Being a university student, we have to keep a track of our spending and manage our monthly budgets within the pocket money we receive every month from our parents. The best way to spend more is to save more. The idea is to start investing money from an early age so that one can build a habit of saving money, and also get a return on it, rather than just parking your excess cash at home. Today, I am going to tell you an interesting way to save your money by investing it in mutual funds.
Mutual fund is in essence a financial vehicle that consists of a pool of money collected from many investors to be invested in different securities e.g. stocks, bonds, money market instruments, and other assets. The working of mutual funds is as simple as ABC and can even be understood by a person who does not have any experience of accounting or finance knowledge. Why? Because the biggest advantage of investing in a mutual fund is that they are managed through the expertise of professional financial managers. The key advantages of investing in mutual funds are that you can invest as low as Rs.5000, and the investors are not burdened with the responsibility of selecting the stocks and bonds to be purchased according to a specific amount, or the day-to-day management and safekeeping of the investments selected.

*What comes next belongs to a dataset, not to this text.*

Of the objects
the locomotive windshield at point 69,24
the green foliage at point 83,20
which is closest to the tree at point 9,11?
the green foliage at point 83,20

To make an investment in a mutual fund you simply have to open an account with any asset management company whose sales associate will manage all your documents and advise you about investing your money in different pools. A variety of different plans are offered by the AMCs and you can choose the plan that is more convenient for you. For example, you can either opt for a short term saving, or a long term saving investment. It has been a long held belief that mutual fund investments are for long term investors, but it is not a fact. There are a number of money market funds that are ideal for short-term investors. These type of mutual funds offer high liquidity and good returns.
Mutual funds provide you a platform to invest money in a plan that would give you healthy returns by investing an amount of your own choice. Making an investment in mutual funds is less risky as your money is diversified into different pool of investments. Therefore, in case of any disruption in the market, you will not stand at a complete loss but your collective risk will be mitigated.